Казаки начали, было, отшучиваться, но, заслышав зычный голос полковницы, подчинились маскараду и нехотя поплелись вслед за старухой в крайнюю хату, где помещалась своего рода богадельня. Неспособные к тяжелому труду старухи рвали здесь перья и щипали корпию.
— Вот, сестрички, я вам двух новых стариц привела, — шутила Хивря, наделяя каждого провинившегося решетом и пуком гусиных перьев.
— Дерите, дитки, на доброе здоровьечко, а пани-полковнице на перины! — добавила она, усмехаясь беззубым ртом.
— Смейся, смейся! — огрызнулся Довгонос, — уже скоро будешь сковороду лизать в пекле.
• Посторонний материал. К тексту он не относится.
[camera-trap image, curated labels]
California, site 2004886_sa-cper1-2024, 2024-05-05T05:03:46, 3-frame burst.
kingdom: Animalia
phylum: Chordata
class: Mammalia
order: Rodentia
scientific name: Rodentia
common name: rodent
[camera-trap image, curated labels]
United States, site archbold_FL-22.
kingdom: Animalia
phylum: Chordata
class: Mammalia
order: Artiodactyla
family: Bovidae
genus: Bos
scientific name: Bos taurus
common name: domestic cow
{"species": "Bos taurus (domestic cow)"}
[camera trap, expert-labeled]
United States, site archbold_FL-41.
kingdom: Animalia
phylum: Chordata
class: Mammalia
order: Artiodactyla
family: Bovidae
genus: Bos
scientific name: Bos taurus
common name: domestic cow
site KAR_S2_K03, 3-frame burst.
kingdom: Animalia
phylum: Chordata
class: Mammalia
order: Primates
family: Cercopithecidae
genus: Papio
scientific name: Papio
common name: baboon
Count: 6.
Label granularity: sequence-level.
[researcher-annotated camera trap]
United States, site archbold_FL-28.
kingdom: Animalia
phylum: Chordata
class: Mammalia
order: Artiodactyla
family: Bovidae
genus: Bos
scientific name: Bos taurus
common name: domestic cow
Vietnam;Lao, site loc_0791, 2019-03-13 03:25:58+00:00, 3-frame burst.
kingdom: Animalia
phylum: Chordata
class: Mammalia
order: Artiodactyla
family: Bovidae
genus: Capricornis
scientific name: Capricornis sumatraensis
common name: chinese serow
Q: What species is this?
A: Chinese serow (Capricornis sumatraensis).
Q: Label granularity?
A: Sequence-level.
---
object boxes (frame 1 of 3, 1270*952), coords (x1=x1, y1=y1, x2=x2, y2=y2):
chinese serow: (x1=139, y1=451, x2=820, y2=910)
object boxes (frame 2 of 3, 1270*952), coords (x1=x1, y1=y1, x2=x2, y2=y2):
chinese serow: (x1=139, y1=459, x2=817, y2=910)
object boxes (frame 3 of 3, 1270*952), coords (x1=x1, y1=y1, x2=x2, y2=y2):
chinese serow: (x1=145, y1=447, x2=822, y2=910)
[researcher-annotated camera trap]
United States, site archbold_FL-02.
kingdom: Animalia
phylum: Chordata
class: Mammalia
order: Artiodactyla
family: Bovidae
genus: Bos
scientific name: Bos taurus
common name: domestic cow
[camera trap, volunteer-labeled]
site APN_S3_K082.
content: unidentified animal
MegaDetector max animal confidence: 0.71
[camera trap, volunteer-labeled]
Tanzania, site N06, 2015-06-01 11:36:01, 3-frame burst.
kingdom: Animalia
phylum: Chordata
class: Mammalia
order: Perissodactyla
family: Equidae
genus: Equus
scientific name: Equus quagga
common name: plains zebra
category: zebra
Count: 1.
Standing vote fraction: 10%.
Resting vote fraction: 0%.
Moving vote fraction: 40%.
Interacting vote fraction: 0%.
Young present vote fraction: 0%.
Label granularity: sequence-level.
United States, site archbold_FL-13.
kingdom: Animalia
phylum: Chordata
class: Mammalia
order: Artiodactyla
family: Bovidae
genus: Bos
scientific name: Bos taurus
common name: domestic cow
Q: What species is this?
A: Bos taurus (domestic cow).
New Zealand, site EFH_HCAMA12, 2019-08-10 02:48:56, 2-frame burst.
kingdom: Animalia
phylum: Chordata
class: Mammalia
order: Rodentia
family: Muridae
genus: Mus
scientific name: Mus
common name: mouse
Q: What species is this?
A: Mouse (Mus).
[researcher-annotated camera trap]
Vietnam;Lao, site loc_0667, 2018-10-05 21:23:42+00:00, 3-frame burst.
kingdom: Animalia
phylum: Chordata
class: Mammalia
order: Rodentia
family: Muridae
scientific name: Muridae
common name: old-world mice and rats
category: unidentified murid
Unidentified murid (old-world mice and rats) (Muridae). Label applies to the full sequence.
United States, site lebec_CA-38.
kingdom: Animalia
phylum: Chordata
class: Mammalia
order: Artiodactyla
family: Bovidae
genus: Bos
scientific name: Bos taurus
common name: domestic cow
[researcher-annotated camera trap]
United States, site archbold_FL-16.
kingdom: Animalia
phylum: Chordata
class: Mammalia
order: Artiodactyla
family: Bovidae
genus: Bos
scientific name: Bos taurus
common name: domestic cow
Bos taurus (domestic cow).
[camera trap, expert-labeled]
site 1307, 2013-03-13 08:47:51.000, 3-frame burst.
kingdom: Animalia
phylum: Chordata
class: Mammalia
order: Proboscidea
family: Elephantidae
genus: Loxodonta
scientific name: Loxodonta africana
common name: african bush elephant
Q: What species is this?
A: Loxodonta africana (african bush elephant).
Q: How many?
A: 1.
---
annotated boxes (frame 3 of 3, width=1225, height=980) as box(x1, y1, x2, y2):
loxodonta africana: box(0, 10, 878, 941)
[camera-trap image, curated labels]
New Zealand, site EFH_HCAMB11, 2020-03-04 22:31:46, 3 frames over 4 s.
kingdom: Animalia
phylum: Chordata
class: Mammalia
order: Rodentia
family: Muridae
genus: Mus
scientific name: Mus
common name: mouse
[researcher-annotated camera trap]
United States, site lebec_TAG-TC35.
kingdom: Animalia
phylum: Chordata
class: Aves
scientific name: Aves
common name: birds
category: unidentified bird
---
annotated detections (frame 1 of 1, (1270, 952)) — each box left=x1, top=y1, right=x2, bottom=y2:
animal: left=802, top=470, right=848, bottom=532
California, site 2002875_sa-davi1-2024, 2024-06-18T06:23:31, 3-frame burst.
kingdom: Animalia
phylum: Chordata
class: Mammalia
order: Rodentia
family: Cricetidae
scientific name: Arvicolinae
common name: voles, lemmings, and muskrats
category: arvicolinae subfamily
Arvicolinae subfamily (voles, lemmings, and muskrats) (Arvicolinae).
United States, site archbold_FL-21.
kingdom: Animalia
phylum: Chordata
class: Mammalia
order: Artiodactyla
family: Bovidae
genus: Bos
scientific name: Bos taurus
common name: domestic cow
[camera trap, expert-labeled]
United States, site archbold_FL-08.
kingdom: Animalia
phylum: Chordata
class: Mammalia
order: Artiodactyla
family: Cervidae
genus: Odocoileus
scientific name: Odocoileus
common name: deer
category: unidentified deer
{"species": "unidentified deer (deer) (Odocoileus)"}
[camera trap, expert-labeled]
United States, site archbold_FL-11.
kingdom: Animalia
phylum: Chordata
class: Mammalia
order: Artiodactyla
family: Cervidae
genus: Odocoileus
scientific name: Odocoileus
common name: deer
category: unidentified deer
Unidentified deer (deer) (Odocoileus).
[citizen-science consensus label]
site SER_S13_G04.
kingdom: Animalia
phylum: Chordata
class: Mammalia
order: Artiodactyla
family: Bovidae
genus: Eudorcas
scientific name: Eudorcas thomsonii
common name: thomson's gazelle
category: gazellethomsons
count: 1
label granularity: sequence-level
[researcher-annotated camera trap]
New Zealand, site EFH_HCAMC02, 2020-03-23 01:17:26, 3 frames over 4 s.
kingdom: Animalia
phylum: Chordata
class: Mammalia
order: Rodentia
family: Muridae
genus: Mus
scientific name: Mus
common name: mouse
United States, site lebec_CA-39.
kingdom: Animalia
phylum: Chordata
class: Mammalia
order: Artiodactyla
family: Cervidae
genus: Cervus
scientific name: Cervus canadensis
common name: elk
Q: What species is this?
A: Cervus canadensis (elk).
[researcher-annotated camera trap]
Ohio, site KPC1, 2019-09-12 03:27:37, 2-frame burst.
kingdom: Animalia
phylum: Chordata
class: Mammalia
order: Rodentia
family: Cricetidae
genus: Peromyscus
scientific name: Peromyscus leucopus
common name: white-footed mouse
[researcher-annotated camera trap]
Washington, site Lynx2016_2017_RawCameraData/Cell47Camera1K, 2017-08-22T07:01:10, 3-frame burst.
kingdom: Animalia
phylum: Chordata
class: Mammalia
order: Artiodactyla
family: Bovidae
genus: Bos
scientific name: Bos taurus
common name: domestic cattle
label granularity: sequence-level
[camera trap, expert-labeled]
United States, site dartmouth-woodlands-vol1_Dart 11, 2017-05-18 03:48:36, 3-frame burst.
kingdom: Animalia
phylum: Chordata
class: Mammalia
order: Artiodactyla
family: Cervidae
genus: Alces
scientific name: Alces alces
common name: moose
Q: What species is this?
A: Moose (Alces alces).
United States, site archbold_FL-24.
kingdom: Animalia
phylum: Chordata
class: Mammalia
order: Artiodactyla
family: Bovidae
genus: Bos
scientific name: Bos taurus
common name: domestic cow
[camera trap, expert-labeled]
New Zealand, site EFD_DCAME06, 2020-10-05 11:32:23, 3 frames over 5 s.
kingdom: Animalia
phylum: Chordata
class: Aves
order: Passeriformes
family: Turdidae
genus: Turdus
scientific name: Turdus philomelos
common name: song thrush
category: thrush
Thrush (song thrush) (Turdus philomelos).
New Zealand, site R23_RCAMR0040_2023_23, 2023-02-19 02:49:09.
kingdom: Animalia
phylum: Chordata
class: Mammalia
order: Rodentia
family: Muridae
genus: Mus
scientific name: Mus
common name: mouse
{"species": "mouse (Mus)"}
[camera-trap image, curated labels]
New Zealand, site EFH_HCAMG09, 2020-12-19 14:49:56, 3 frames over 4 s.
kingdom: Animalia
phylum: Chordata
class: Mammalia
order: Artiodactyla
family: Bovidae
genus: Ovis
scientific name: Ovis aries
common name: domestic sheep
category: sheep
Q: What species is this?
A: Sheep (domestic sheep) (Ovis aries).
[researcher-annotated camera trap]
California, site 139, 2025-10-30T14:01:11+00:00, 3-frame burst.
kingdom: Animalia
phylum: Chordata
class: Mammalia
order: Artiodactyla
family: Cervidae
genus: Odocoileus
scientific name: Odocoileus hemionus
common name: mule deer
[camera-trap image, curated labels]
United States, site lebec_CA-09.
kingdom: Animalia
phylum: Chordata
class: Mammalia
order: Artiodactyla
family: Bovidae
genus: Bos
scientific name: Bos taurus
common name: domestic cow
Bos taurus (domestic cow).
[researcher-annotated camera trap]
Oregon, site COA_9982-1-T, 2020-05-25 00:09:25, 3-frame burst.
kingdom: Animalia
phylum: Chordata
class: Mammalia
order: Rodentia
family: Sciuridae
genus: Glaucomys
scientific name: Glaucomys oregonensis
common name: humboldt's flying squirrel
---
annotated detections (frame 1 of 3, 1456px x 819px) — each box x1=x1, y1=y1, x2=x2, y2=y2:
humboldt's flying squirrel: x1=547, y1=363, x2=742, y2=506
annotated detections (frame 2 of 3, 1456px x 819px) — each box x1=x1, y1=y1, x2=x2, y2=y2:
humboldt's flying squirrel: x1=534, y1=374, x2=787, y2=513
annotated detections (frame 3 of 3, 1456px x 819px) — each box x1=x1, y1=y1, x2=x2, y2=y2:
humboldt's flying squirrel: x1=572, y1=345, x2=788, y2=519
Но в глубине души нерадивые казаки были рады, что отделались таким позорным, но не тяжким наказанием. Отстать от своего отряда без весомой причины для казака было серьезным преступлением и каралось на Сечи «киями».
На пороге появилась Палииха, и все смолкло. Пани-полковница, впрочем, только взглянула в дверь: увидав казацкие головы, украшенные пышными чубами и усами, — головы, с недоумением склоненные над ворохом гусиных перьев, полковница не могла совладать с непрошеной улыбкой и поспешила уйти от соблазна, так как её смех равнялся бы прощенью. Настала ночь. Вся Хвастовщина давно была объята сном. Где-нибудь только заливались собаки, чуя приближение лесного серого недруга, пробирающегося к овечьей отаре. Пани-полковница бодрствовала. Она опоясалась кривой турецкой саблей и вышла из дому.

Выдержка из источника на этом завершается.